Fatih Berk, CEO of ANT added, "We are extremely pleased to be entering into this Agreement with Aldridge and are excited about the future, working together to build the Yenipazar project. As our first investment in a Canadian company, we believe that Aldridge is the ideal partner for ANT. As a privately held Turkish company, we believe that we can offer value to Aldridge and we look forward to working with Aldridge to build the next world class mine in Turkey."
Annual and Special Meeting
The ASM of Aldridge will be held at the offices of McCarthy Tétrault LLP, Suite 5300, Toronto Dominion Bank Tower, Toronto, Ontario on Tuesday, March 27, 2012 at 10:00 a.m. (Toronto time). Shareholders of record as of February 21, 2012 will be entitled to vote on all matters under consideration at the meeting, including the Private Placement.
About Aldridge Minerals Inc.
Aldridge is a publicly-traded junior exploration company focussed on advancing its flagship Yenipazar polymetallic VMS deposit (Au, Ag, Cu, Pb, Zn) in Turkey with a feasibility study, which is building on its December 2010 Technical Report and Preliminary Economic Assessment. The feasibility study is expected to be completed by the end of 2012. The Yenipazar deposit is subject to an earn-in agreement with Alacer Gold Corp., wherein Aldridge can earn a 100% working interest subject to certain conditions, subject to a 6% net profit interest ("NPI", revenues less operational costs) until revenues of US$165 million are generated, and a 10% NPI from there on.
Aldridge also holds a 338 square kilometre exploration license in Papua New Guinea known as Kili Teke. The license area is prospective for gold, silver and copper.
About ANT Holding Anonim Şti
ANT was founded by Ahmet Taçyildiz in 2005 and is one of the leading companies in Turkey. The ANT group of companies currently operate in Finance, Energy, Services and, Commodities and International Trading. The company has a strategic focus on growth and expansion in the coming years.
Caution Regarding Forward-Looking Information
This news release includes certain forward-looking statements within the meaning of Canadian securities laws.

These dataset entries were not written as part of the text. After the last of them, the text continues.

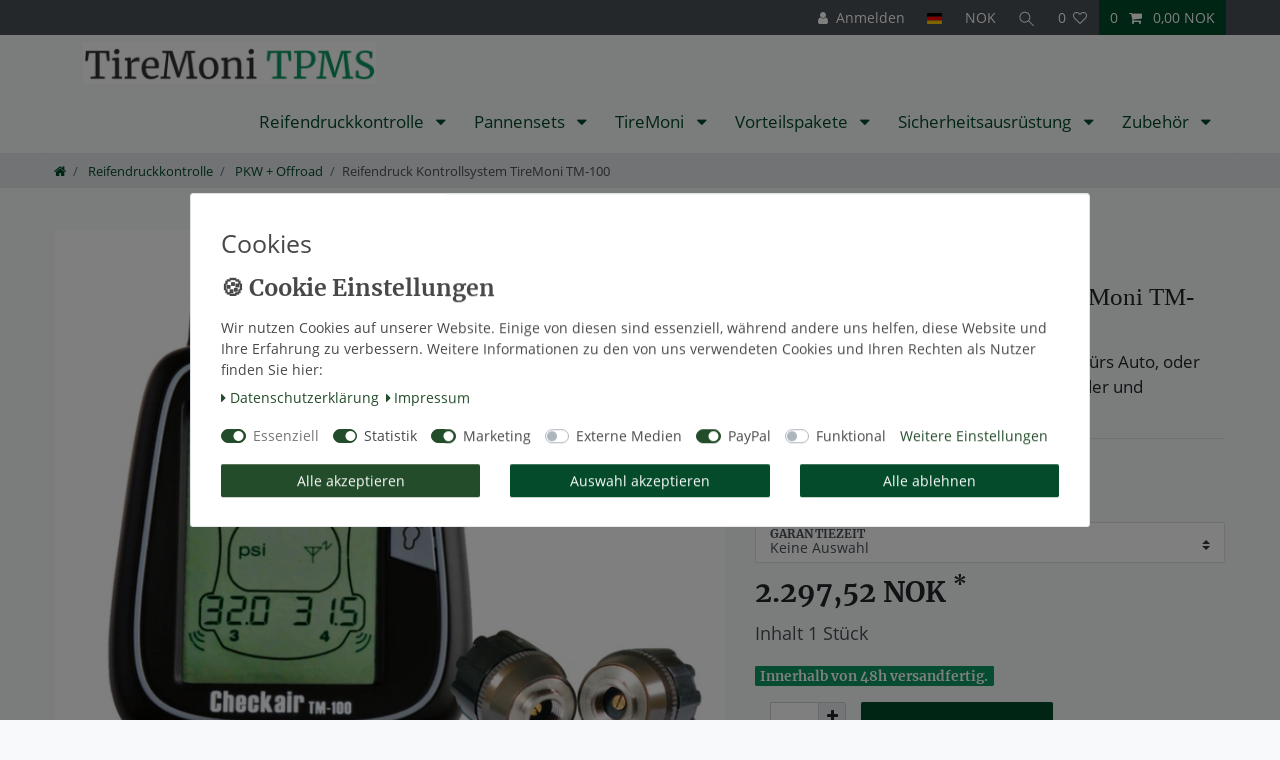

--- FILE ---
content_type: text/html; charset=UTF-8
request_url: https://shop.tiremoni.com/rest/io/session?currency=NOK&lastSeenVariationId=1000&initialRestCall=true&templateType=item&_=1769903416588
body_size: 1126
content:
{"events":{"FrontendCurrencyChanged":{"curency":"NOK","exchangeRatio":11.41459707},"AfterBasketChanged":{"basket":{"sessionId":"uToIjIgN0qnbuwFoXyUOVQiugIeskbVf5GnANJ5y","customerId":null,"customerShippingAddressId":null,"customerInvoiceAddressId":null,"currency":"NOK","referrerId":1,"shippingCountryId":1,"methodOfPaymentId":6000,"shippingProfileId":12,"shippingProviderId":6,"orderId":null,"itemSum":0,"itemSumNet":0,"basketAmount":0,"basketAmountNet":0,"shippingAmount":0,"shippingAmountNet":0,"paymentAmount":0,"couponCode":"","couponDiscount":0,"shippingDeleteByCoupon":false,"basketRebate":0,"basketRebateType":0,"itemQuantity":0,"totalVats":[],"subAmount":0,"isExportDelivery":false,"shopCountryId":1,"itemWishListIds":[]},"showNetPrices":false,"basketItems":[]},"CheckoutChanged":{"checkout":{"currency":"NOK","currencyList":[{"name":"BGN","symbol":"BGN"},{"name":"CHF","symbol":"CHF"},{"name":"CZK","symbol":"CZK"},{"name":"DKK","symbol":"DKK"},{"name":"EUR","symbol":"\u20ac"},{"name":"GBP","symbol":"\u00a3"},{"name":"HRK","symbol":"HRK"},{"name":"HUF","symbol":"HUF"},{"name":"NOK","symbol":"NOK"},{"name":"PLN","symbol":"PLN"},{"name":"RON","symbol":"RON"},{"name":"SEK","symbol":"SEK"},{"name":"TRY","symbol":"TRY"},{"name":"UAH","symbol":"UAH"},{"name":"USD","symbol":"$"}],"methodOfPaymentId":6000,"methodOfPaymentList":[{"id":6000,"pluginKey":"plenty","paymentKey":"PREPAYMENT","name":"prepayment","isDocumentBuilderActive":1},{"id":7001,"pluginKey":"plentyPayPal","paymentKey":"PAYPAL","name":"PayPal","isDocumentBuilderActive":1}],"shippingCountryId":1,"shippingProfileId":12,"shippingProfileList":[],"deliveryAddressId":0,"billingAddressId":null,"paymentDataList":[{"id":6000,"name":"Vorkasse","fee":0,"icon":"https:\/\/cdn03.plentymarkets.com\/r0te1pgozzmu\/plugin\/2\/prepayment\/images\/icon.png","description":"","sourceUrl":"","isSelectable":true,"key":"plenty"},{"id":7001,"name":"PayPal","fee":0,"icon":"https:\/\/cdn03.plentymarkets.com\/r0te1pgozzmu\/plugin\/2\/paypal\/images\/logos\/de-pp-logo.png","description":"","sourceUrl":"","isSelectable":true,"key":"plentyPayPal"}],"maxDeliveryDays":[],"readOnly":false,"contactWish":null}}},"data":{"basket":{"sessionId":"uToIjIgN0qnbuwFoXyUOVQiugIeskbVf5GnANJ5y","customerId":null,"customerShippingAddressId":null,"customerInvoiceAddressId":null,"currency":"NOK","referrerId":1,"shippingCountryId":1,"methodOfPaymentId":6000,"shippingProfileId":12,"shippingProviderId":6,"orderId":null,"itemSum":0,"itemSumNet":0,"basketAmount":0,"basketAmountNet":0,"shippingAmount":0,"shippingAmountNet":0,"paymentAmount":0,"couponCode":"","couponDiscount":0,"shippingDeleteByCoupon":false,"basketRebate":0,"basketRebateType":0,"itemQuantity":0,"totalVats":[],"subAmount":0,"isExportDelivery":false,"shopCountryId":1,"itemWishListIds":[]},"basketItems":[],"customer":null}}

Forward-looking statements involve risks, uncertainties and other factors that could cause actual results, performance, prospects and opportunities to differ materially from those expressed in such forward-looking statements. Forward-looking statements in this news release, include, but are not limited to, the fact that completion of the Private Placement is subject to a number of customary closing conditions, including receipt of the approval of Aldridge's shareholders and approval of the Exchange, economic performance, future plans and objectives of the Company and the other factors discussed under the heading "Risk Factors" in the Company's Management's Discussion and Analysis for the year ended November 30, 2011 and in other continuous disclosure filings made by the Company with Canadian securities regulatory authorities and available at www.sedar.com. Any number of important factors could cause actual results to differ materially from these forward-looking statements as well as future results. Although Aldridge believes that the assumptions and factors used in making the forward-looking statements are reasonable, undue reliance should not be placed on these statements, which only apply as of the date of this new release, and no assurance can be given that such events will occur in the disclosed timeframes or at all. Aldridge disclaims any intention or obligation to update or revise any forward-looking statement, whether as a result of new information, future events or otherwise.
Neither the TSX Venture Exchange nor its Regulation Services Provider (as that term is defined in the policies of the TSX Venture Exchange) accepts responsibility for the adequacy or accuracy of this release.